My office, way over in East New Jersey as it is, has broad and expansive views of the Hudson River. Yesterday as I was doing what I do (running from one meeting to the next) I happened to do the unthinkable: I looked up from my phone and out the window.

There, in the giant martial shadow of a giant martial aircraft carrier--we live, let's face it in the giant martial umbra of our military-industrial complex--I saw down in the river, a gaggle of kayakers meandering and splashing their double-paddles.

The world is both an amazing and amazingly frustrating place. Today, or last night, we learned the news of Britain's exit from the European Union. Which to my cynical mind reads in big bold 144-pt. type, "if it can happen there, it can happen here."

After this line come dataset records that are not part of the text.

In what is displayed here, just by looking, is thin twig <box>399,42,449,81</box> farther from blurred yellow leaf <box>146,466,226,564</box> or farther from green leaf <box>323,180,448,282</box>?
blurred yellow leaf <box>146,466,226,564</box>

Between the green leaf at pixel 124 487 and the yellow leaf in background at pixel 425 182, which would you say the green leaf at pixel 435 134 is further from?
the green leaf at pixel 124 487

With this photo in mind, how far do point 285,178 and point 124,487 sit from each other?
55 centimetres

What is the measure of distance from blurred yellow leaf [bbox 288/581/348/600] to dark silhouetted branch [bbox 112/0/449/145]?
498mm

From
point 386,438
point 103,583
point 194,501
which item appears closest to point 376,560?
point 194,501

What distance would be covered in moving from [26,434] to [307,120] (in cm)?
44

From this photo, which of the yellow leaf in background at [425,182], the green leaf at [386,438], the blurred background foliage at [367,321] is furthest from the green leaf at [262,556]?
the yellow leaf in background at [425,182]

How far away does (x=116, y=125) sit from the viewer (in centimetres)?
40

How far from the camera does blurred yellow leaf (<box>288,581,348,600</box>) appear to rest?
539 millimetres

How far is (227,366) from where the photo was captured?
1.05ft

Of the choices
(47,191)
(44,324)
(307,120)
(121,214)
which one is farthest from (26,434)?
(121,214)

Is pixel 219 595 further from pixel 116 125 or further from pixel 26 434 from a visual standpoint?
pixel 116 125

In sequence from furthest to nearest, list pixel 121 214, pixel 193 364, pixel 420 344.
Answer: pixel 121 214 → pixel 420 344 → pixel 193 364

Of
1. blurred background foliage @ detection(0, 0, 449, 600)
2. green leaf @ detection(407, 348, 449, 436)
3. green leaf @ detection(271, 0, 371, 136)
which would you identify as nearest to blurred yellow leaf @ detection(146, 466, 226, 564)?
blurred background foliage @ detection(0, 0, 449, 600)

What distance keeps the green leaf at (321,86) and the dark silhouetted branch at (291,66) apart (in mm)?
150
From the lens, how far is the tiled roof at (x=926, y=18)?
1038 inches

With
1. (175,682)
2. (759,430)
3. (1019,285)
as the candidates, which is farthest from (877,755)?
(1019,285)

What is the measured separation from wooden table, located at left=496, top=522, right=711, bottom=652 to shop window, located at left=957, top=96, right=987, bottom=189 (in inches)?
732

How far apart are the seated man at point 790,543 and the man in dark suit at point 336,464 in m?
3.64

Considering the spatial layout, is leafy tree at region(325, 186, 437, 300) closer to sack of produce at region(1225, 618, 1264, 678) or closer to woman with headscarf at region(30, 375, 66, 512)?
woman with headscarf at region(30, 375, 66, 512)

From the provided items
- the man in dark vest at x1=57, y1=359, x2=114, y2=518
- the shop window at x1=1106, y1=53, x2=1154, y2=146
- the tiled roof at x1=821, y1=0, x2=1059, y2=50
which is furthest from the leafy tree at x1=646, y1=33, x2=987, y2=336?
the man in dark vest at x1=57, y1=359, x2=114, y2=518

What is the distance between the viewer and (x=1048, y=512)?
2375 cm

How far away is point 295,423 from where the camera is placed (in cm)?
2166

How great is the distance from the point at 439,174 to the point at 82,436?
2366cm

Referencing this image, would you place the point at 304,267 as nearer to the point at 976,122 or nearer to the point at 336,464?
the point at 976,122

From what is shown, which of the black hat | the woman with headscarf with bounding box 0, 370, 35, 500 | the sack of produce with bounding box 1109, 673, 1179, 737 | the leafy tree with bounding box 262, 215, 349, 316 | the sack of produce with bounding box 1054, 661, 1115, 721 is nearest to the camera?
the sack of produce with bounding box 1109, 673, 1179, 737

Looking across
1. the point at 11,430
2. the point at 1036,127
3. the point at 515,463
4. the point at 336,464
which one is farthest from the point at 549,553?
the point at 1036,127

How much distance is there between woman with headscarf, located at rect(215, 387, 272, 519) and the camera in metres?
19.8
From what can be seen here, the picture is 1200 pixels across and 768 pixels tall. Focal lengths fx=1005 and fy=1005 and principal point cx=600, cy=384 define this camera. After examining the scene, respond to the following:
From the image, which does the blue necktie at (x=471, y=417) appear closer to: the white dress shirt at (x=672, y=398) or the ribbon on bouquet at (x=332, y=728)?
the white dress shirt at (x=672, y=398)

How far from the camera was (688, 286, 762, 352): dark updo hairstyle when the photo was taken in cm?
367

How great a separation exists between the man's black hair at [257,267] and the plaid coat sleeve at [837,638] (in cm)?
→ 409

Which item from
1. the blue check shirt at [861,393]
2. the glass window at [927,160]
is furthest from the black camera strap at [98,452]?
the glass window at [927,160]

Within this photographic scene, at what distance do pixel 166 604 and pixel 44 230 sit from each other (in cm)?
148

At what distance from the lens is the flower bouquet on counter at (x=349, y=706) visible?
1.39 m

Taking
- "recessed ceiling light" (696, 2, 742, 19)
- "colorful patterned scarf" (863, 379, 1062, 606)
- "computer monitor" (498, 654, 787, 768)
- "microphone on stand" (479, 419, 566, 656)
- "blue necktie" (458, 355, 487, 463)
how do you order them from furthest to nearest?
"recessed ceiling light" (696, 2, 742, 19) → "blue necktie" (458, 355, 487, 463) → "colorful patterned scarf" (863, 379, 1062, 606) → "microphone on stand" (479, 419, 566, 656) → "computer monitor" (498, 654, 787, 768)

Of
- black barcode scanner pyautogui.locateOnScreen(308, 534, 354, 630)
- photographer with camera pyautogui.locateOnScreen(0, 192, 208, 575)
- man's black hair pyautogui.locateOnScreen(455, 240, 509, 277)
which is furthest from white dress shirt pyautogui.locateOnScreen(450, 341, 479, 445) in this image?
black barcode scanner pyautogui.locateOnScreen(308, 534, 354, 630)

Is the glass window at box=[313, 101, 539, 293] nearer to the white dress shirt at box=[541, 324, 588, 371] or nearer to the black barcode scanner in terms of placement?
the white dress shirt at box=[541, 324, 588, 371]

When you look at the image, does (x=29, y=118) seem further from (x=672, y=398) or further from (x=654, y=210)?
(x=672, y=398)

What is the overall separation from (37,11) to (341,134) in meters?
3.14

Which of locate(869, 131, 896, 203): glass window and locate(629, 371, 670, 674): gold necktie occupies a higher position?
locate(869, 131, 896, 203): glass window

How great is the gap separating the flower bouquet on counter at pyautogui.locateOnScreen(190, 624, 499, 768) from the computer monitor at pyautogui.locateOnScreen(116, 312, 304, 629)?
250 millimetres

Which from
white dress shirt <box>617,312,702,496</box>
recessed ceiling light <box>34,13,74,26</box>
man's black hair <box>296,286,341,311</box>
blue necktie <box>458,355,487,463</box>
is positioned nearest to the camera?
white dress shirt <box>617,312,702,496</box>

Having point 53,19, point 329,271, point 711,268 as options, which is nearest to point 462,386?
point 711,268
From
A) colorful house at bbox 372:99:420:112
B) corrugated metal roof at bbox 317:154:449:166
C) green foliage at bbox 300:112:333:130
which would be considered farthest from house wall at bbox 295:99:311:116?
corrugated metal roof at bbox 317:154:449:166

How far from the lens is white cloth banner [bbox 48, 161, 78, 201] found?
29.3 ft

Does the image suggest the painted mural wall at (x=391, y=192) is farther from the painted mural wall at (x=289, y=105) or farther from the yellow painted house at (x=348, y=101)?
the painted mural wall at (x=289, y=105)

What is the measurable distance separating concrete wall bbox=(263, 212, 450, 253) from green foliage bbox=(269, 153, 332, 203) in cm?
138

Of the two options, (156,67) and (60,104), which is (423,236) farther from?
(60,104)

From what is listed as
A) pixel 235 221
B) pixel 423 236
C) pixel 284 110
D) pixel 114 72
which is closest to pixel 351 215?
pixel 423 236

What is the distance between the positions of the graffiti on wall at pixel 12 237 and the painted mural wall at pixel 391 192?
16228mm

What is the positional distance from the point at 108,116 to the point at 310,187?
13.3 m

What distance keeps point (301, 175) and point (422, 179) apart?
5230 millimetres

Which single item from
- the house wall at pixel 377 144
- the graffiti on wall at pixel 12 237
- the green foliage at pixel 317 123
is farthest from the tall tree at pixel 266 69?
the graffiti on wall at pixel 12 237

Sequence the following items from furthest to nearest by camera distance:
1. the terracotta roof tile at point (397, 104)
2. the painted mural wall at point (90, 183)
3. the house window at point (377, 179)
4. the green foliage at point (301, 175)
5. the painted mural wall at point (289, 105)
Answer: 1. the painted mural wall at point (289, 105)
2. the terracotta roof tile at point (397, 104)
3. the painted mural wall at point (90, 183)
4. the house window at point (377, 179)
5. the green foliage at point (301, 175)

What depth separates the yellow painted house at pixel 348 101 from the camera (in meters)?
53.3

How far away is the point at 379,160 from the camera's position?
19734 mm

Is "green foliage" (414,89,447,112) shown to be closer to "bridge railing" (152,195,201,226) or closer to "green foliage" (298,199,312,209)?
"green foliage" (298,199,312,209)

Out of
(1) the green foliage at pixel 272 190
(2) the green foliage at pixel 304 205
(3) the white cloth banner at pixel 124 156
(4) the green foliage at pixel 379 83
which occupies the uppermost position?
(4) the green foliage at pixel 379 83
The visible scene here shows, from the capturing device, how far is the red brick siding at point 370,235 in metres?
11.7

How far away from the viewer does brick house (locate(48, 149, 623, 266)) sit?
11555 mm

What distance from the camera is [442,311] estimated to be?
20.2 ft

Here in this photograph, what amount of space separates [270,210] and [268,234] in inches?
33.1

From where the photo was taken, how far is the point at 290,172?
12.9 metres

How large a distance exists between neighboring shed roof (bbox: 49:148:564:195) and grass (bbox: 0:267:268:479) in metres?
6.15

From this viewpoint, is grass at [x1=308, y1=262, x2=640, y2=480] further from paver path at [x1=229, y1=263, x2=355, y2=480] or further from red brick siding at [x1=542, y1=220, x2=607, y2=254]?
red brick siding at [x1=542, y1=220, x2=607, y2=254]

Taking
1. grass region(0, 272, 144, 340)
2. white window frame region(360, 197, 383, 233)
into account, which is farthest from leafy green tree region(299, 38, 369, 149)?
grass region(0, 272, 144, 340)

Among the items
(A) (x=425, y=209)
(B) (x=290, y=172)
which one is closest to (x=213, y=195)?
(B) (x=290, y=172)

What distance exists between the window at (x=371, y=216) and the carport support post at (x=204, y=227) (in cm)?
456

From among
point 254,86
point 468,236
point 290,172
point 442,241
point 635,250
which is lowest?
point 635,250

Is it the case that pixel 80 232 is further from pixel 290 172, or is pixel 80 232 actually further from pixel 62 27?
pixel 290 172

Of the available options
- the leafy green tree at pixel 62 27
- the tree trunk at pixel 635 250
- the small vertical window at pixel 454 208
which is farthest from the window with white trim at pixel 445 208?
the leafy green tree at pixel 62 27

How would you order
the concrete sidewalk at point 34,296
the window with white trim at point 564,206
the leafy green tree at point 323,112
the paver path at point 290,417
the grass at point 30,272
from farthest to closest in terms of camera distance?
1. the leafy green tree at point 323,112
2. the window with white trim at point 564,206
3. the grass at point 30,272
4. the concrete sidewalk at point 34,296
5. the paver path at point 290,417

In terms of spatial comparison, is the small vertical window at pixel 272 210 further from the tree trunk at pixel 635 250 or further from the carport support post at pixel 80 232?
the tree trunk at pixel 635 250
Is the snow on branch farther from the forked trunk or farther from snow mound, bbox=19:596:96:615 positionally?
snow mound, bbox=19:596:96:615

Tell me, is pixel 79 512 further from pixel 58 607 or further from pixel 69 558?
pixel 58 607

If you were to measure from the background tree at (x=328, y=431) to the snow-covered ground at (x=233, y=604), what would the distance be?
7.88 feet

Yes, we could elect the short-fingered dancing bear in our three-ring electoral circus as the next president of what Lincoln once called "the last best hope of mankind."

That is to say, it often feels like the world has spun off its axis and is about to hurtle into space. The DAX is down over 700 points and the FTSE 100 down almost 500. I don't even want to think about today's Dow and Nasdaq.

But then, I stop. 

Like Ishmael, "I find myself growing grim about the mouth...it is a damp, drizzly November in my soul...[and] I find myself pausing before coffin warehouses and bringing up the rear of every funeral..." 

But then, I stop.

I think about how the Hudson used to be. Viscous and inky, an open sewer. And while I still wouldn't set foot in it (though people do) there are those kayakers, like children in a playground laughing and splashing.

We are, I think, like rivers.

We can be all but dead and choked with effluvia and old shopping cars and a billion soda cans. And then, over time, we regenerate, we clean, we become, again, kayakable.


Maybe this is too optimistic for this dark day. Maybe we've finally destroyed Western thought along with earth's once-balanced ecosystem.

Who knows?

Maybe I'll ask the kayakers. When they come in from the river.